#### FRAGMENTO DE TEXTO:

#ubuntu-charlas 2010-10-04
<SergioMeneses> ntovar, sisas
<SergioMeneses> es mas vacano... o al menos eso pienso
 * alucardni más vale tarde que nunca :D
<SergioMeneses> aeShinji, no hay lio...
<SergioMeneses> aeShinji, PabloRubianes ntovar pleia2 aeShinji ya es la hora jajajaja
<aeShinji> eh?
<aeShinji> eh?
<SergioMeneses> como habiamos quedado vamos a darle a lernid -> https://wiki.ubuntu.com/Lernid
<PabloRubianes> si
<SergioMeneses> aqui esta el ppa -> https://launchpad.net/lernid
<SergioMeneses> si han actualizado a 10.10 no se si ya este en los repos xD
<SergioMeneses> == hay esta para maverick
<alucardni> SergioMeneses: ya está en los repos desde Lucid :P
<PabloRubianes> eso iba a decir
<SergioMeneses> alucardni, PabloRubianes oks... yo solo lo probe cuando salio xD
<SergioMeneses> PabloRubianes, alucardni ntovar el problema q tenemos es cambiar el canal por defecto para los de habla hispana
<ntovar> SergioMeneses: enlace diario motu de efrain https://wiki.ubuntu.com/EfrainValles/MOTUJourney
<SergioMeneses> y subir un ppa hispano
<PabloRubianes> sergio
<PabloRubianes> no hay que hacer eso
<SergioMeneses> PabloRubianes, entonces... necesitamos es conectar a este canal no?

#### DATOS MOSTRADOS:
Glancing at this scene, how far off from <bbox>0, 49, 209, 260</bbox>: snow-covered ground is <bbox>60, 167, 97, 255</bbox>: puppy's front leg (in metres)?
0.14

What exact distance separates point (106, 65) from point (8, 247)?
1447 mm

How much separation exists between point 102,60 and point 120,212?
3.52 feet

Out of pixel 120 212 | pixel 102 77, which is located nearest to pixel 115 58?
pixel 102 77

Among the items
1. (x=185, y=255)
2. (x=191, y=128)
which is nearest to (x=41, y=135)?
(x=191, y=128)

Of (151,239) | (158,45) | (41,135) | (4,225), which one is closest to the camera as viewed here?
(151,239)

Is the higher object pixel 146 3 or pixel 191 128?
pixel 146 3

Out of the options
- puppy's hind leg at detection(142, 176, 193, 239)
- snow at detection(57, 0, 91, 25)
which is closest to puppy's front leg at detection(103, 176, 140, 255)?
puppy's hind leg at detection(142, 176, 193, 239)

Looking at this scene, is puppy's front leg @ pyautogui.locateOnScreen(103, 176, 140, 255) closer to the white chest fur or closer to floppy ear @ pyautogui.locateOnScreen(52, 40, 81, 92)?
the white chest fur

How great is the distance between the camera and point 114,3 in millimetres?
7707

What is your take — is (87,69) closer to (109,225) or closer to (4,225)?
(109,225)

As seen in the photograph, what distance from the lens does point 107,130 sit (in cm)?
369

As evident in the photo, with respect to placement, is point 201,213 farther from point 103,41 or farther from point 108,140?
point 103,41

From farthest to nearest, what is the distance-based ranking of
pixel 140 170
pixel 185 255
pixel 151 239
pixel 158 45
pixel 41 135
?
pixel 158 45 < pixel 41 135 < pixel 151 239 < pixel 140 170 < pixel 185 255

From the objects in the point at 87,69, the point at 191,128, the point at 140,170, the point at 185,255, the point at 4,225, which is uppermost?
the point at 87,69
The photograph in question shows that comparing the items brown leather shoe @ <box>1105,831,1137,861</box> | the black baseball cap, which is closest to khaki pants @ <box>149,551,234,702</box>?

#### TAREA ESPERADA:
Prosiga la conversación de IRC sobre Lernid a partir de su última línea. El listado constituye material aparte, independiente de la conversación de IRC sobre Lernid.

#### RESPUESTA SOLICITADA:
<PabloRubianes> en las instruciones del wiki de lernid decia como hacer un archivo que te descargas y cargas al programa y eso andan
<PabloRubianes> wiki.ubuntu.com/lernid
<PabloRubianes> creo
<ntovar> PabloRubianes: en el blog de jono bacon hay una entrada sobre el uso de lernid
<SergioMeneses> PabloRubianes, pero a mi solo me mostraba los canales irc de habla inglesa la vez pasada
<ntovar> http://www.jonobacon.org/2009/11/25/introducing-lernid/
<SergioMeneses> http://www.jonobacon.org/2009/11/25/introducing-lernid/
<SergioMeneses> ntovar, jajajaja
<ntovar> lol
<alucardni> necesitamos un archivo similar a este ---> http://people.ubuntu.com/~josernestodavila/lernid/uowes.lernid
<alucardni> y obviamente tener el calendario en formato iCal
<SergioMeneses> aeShinji, eureka
<SergioMeneses> ese era
<alucardni> como lo hace google calendar
<SergioMeneses> alucardni, ese archivo como lo cargamo al lernid?
<alucardni> SergioMeneses: tenés que ejecutar lernid con la opcion --config=URL
<alucardni> donde URL es la ubicación del archivo
<alucardni> en este caso lernid --config=http://people.ubuntu.com/josernestodavila/lernid/uowes.lernid
<SergioMeneses> alucardni, PabloRubianes ntovar yo pensaba... q podiamos conseguir los archivos fuente y agregar un canal nuestro... y ponerlo en un ppa oficial para habla hispana....
<SergioMeneses> asi q lo bajaran, ejecutaran y listo
<alucardni> SergioMeneses: en todo caso, es mejor hablar con Jorge Castro y que el calendario de la UOWES se agregue al feed del UOW y así aparezca en la lista predeterminada de sesiones de lernid
<alucardni> y los participantes solo necesitan instalar lernid, ejecutarlo y elegir Ubuntu Open Week en Español
<SergioMeneses> alucardni, mejor!!! si es q en eso ando corto de contactos :S
<ntovar> alucardni: +1
 * SergioMeneses tiene q relacionarse mas con la gente
 * alucardni puede escribirle a Jorge Castro ;)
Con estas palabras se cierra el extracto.